Is Not Being Heard Contributing to Your Burnout at Work?

The economy is larger now than pre-pandemic; however, we’re down 5 million U.S. workers from before COVID-19. The concept of burnout has existed since the 70s, but never before has there been such a steep climb in exhaustion, fatigue, and reevaluation. It’s leading people to question what they really want, need, and deserve in life. In the U.S. especially, work is a big part of life that shows up in our identities, levels of contentment, and even the people we spend time with. 

Some people have been on the same work train for their entire lives — one professional path, one job, or with one company — and now, more than ever, train-hopping sounds pretty good. Others don’t feel like they’re ready for a new track at all; they’re just craving solid ground.

The desire to get up and go (or get up and go and lay down) is valid. After the last two years, most of us have had time to reflect on our lives and where we might want to go next. Maybe we don’t know where we want to go, but we just know it’s not here. For some, trauma has forced certain things into perspective. Whether you’re mid-burnout or post-burnout, it’s essential to take a moment and evaluate whether your current position provides value to your life. If your heart isn’t in it, staying would be a disservice to yourself, your team, and your employer. 

Reflect on what you’re feeling as part of your evaluation. The signs of burnout — overwhelming exhaustion, cynicism, detachment, and a sense of ineffectiveness — can also be the symptoms of working in an environment where your voice isn’t heard. You may be broken down by years, decades even, of feeling like you’re talking to a brick wall. After a while, you probably just stopped talking.

3 Steps to Evaluate Your Next Move — Will You Stay or Will You Go?

Burnout is real, and if you are burned out, the right answer may be to walk away. And it’s also worth a moment or two of reflection because there’s a chance that you are in the right place. You may just not be getting what you need — a listening ear.
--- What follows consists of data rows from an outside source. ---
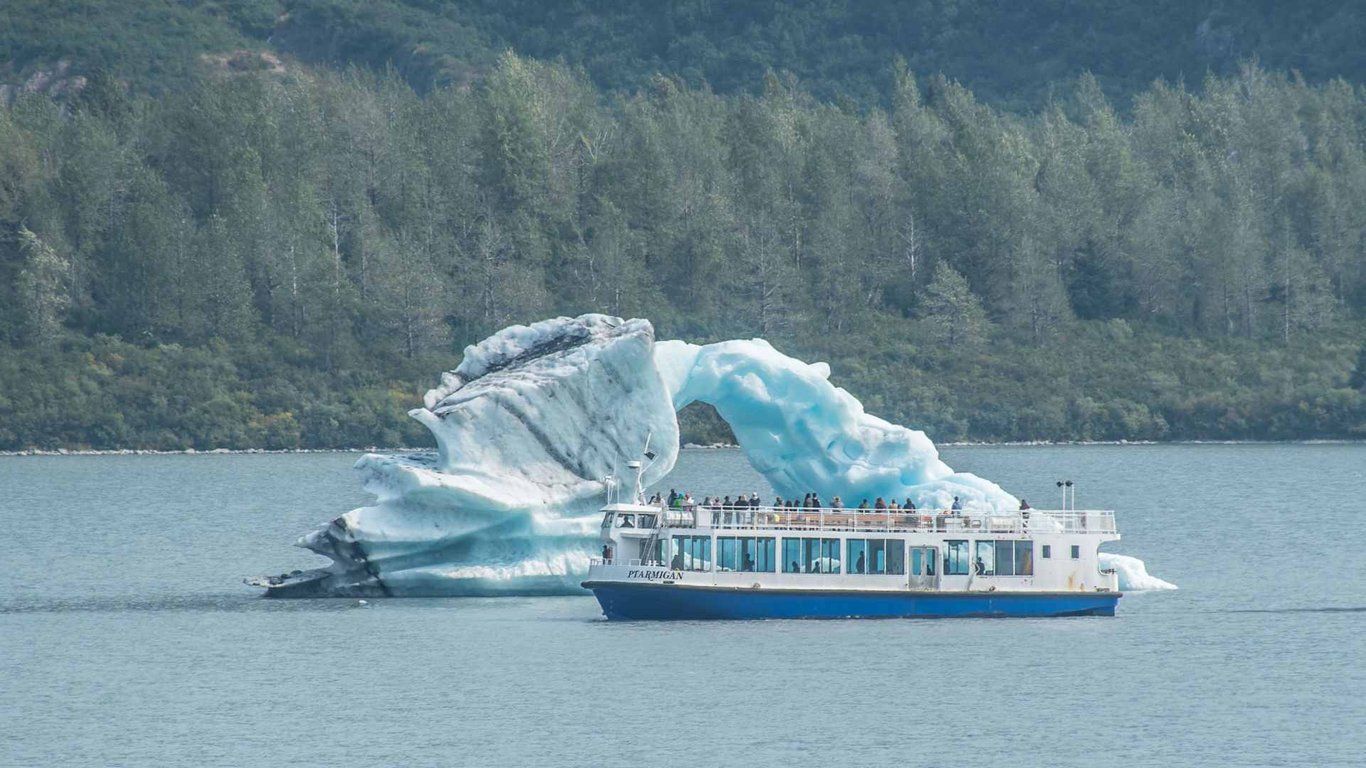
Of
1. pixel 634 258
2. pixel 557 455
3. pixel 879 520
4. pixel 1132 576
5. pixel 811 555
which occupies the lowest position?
pixel 1132 576

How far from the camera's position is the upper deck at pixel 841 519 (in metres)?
68.2

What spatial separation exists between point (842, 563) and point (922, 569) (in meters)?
2.41

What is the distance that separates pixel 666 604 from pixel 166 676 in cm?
1430

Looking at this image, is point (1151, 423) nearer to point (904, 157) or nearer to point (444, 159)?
point (904, 157)

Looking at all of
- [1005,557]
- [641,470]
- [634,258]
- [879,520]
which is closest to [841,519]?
[879,520]

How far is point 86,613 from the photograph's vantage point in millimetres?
74188

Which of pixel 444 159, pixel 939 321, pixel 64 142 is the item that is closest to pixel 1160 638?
pixel 939 321

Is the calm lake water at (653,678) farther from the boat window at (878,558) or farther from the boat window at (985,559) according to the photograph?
the boat window at (878,558)

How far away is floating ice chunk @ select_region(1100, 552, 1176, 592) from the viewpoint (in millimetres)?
76188

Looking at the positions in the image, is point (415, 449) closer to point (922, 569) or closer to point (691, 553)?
point (691, 553)

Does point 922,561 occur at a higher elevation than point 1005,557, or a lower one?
lower

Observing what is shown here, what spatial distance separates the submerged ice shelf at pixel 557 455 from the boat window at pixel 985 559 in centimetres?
227

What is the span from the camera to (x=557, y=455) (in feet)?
233

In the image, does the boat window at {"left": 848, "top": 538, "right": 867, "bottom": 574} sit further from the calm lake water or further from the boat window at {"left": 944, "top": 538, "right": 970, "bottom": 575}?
the boat window at {"left": 944, "top": 538, "right": 970, "bottom": 575}
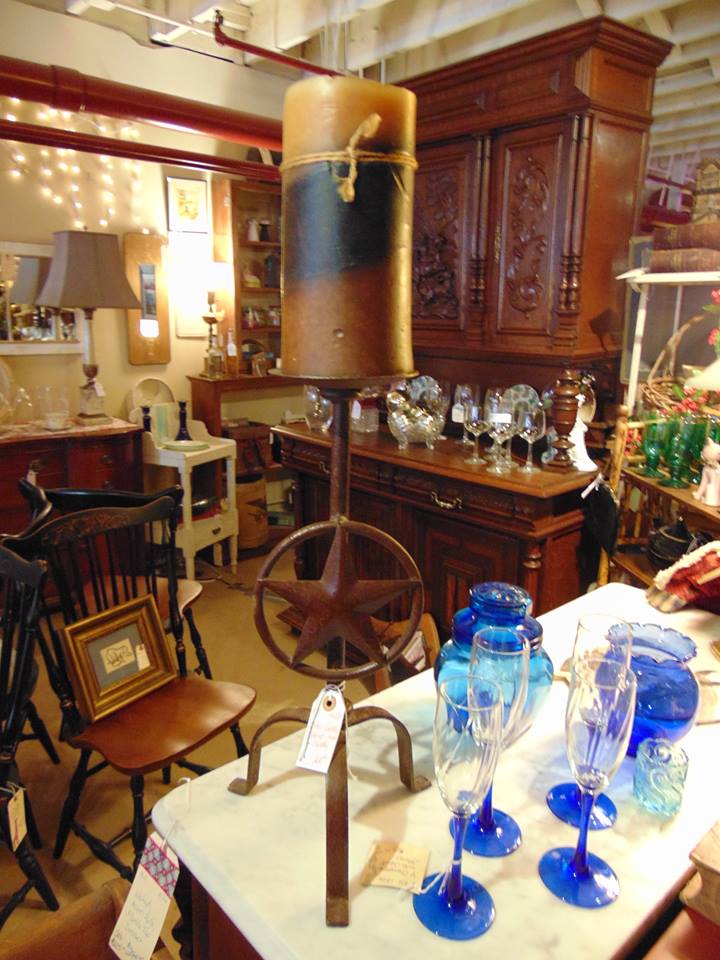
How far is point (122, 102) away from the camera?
3.06 m

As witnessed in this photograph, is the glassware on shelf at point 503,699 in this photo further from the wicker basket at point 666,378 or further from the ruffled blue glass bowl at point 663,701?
the wicker basket at point 666,378

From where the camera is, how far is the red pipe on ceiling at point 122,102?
282 cm

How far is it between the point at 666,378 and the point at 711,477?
0.72m

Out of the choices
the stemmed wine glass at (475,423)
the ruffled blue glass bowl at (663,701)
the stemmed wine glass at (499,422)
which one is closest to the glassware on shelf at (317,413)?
the stemmed wine glass at (475,423)

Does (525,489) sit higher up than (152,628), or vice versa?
(525,489)

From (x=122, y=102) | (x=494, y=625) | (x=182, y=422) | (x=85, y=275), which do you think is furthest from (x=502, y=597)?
(x=182, y=422)

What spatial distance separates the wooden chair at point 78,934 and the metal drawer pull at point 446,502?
1.71m

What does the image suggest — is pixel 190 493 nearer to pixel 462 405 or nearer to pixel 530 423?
pixel 462 405

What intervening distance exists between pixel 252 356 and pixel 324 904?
4.01 m

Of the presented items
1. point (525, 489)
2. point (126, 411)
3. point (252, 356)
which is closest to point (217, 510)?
point (126, 411)

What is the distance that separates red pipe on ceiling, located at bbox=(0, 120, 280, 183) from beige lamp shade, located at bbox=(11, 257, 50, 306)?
0.67m

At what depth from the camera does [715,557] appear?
1.56m

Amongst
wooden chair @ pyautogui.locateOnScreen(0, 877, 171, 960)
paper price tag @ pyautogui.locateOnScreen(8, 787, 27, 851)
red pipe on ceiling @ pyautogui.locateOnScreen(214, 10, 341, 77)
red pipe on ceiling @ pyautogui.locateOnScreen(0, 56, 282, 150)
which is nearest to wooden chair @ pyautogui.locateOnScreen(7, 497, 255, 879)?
paper price tag @ pyautogui.locateOnScreen(8, 787, 27, 851)

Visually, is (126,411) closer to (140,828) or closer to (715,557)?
(140,828)
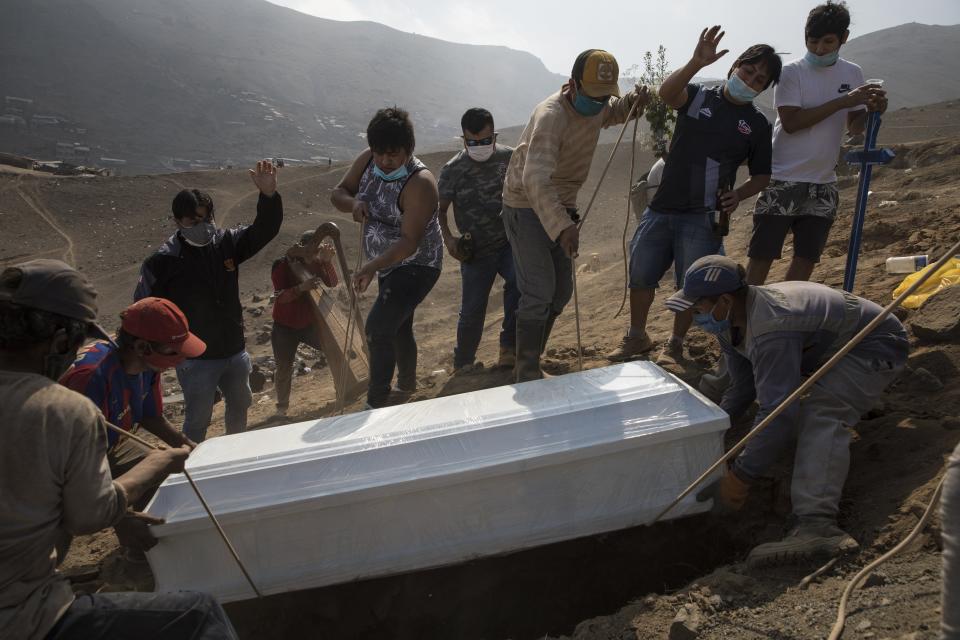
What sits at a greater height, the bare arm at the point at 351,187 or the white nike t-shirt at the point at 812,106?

  1. Get clear about what you don’t want — Start by asking yourself what you don’t want out of your job and professional life in general. Don’t hold back. Just start writing things down without judgment. 
  2. Get clear about what you do want — Articulate everything you do want and solidify your intention to get those things by writing them down. People usually find it easier to say what they don’t want or like; this is more difficult. 
  3. Ask for what you want — Depending on your relationship with your team leaders, this may sound tricky, but it doesn’t have to be. Think of it this way: you have few choices, and none of them are wrong. First, you could identify that you’re unhappy at work and take your leave. Second, you could identify that you’re unhappy at work, clarify why, ask for change, and if you don’t get it, take your leave. Third, you could identify that you’re unhappy at work, clarify why, ask for change, and reap the beautiful benefits if you do get it. 

Once you get through these three steps, if your manager or boss (or whoever you try to express yourself to) doesn’t listen, comply, or care, then trust yourself and seek greener pastures. If, however, they’re interested and willing to work with you to provide what you want and need, you may be able to find solutions and solace right where you are. In reality, not being heard at work could be contributing to the burnout you’re experiencing.

Ultimately, I believe in intuition, but if you feel like you’re ready to bolt, just be sure. A little clarity never hurt anybody. Also, if you do find someone to listen to you when you need it most, pay that favor forward like the gift that it is. It doesn’t mean you have the answers — it means you’ll sit with them inside the questions.